**Quoted passage**
┌──

This chapter tests the basic operation of Obnam: backing up and
restoring data. Tests in this chapter only concern themselves with a
single generation; see later for tests for multiple generations.

The goal of this chapter is to test Obnam with every kind of data,
every kind of file, and every kind of metadata.

Backup simple data
------------------

This is the simplest of all simple backup tests: generate a small
amount of data in regular files, in a single directory, and backup
that. No symlinks, no empty files, no extended attributes, no nothing.
Just a few files with a bit of data in each. This is what every backup
program must be able to handle.

    SCENARIO backup simple data
    GIVEN 100kB of live data
    WHEN user backs up live data
    THEN user can restore their data correctly
    AND user can fsck the repository

Backup sparse files
-------------------

Sparse files present an interesting challenge to backup programs. Most
people have none, but some people have lots, and theirs can have very
large holes. For example, at work I often generate disk images as
raw disk images in sparse files. The image may need to be, say 30
gigabytes in size, even though it only contains one or two gigabyte of
data. The rest is a hole.

└──

**Data provided**
┌──

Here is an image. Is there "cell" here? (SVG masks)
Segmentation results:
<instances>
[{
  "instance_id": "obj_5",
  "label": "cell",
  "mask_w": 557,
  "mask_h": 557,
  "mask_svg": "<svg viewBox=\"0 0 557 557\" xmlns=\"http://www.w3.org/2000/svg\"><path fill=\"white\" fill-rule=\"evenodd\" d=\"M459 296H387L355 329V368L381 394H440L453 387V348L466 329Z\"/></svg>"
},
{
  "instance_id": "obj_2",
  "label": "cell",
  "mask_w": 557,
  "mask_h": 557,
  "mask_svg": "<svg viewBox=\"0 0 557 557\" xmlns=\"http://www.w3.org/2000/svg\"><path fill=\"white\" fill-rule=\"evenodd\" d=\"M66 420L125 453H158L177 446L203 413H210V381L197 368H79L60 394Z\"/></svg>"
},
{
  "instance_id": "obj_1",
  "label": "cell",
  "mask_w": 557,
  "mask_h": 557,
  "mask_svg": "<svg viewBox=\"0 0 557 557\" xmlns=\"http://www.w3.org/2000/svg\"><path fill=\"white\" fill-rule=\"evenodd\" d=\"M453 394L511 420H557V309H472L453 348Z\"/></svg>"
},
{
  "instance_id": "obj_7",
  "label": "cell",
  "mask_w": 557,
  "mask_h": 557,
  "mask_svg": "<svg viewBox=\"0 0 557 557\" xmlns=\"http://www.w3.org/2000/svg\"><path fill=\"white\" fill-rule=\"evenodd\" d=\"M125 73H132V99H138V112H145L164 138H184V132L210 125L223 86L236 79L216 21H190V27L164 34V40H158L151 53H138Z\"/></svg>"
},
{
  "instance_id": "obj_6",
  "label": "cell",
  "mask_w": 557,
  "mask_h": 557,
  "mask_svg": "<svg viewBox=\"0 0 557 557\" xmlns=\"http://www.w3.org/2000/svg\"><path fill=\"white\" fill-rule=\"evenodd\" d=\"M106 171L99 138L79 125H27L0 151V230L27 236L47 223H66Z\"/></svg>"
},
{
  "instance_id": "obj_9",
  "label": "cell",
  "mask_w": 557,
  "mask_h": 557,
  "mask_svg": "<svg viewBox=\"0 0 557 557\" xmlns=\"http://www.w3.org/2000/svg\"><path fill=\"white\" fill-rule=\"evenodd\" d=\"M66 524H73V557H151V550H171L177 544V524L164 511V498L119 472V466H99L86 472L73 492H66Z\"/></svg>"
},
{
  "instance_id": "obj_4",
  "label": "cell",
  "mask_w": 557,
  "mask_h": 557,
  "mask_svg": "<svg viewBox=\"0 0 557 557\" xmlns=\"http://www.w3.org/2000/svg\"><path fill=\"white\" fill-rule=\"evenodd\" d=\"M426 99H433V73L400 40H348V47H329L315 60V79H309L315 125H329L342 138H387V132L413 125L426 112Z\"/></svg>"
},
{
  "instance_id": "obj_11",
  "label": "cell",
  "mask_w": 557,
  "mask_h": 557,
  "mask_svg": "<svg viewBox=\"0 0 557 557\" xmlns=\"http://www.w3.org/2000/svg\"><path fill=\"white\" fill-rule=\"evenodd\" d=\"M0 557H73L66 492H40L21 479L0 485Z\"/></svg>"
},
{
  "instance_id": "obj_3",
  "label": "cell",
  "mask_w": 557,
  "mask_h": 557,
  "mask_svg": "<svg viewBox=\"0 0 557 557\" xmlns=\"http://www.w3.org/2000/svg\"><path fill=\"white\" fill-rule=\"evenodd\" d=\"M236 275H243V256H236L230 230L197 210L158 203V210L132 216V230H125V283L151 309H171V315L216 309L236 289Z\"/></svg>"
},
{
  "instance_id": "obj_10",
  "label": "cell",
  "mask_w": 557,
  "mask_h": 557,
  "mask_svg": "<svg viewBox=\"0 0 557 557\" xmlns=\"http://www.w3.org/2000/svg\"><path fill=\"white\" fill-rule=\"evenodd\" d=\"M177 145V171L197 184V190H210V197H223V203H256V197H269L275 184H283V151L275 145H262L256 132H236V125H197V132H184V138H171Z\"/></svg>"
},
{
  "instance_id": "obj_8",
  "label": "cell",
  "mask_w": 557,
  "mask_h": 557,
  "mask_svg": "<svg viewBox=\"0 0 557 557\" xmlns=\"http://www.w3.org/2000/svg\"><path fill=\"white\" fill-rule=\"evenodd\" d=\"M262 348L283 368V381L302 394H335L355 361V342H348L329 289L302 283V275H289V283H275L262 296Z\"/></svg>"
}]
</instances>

└──

**Given problem 1**
Condense the paragraph of the Obnam test chapter that begins "This is the simplest of all simple backup tests" into one shorter sentence that keeps its main facts.
**Given problem 2**
Transcribe the Obnam test chapter between "This is the" and "attributes, no nothing.", inclusive.
The records were taken from a different source than the Obnam test chapter.

**Complete answer 1**
The simplest backup test backs up a few regular files holding a small amount of data in one directory, with no symlinks, empty files or extended attributes, which is something every backup program must be able to handle.

**Complete answer 2**
This is the simplest of all simple backup tests: generate a small
amount of data in regular files, in a single directory, and backup
that. No symlinks, no empty files, no extended attributes, no nothing.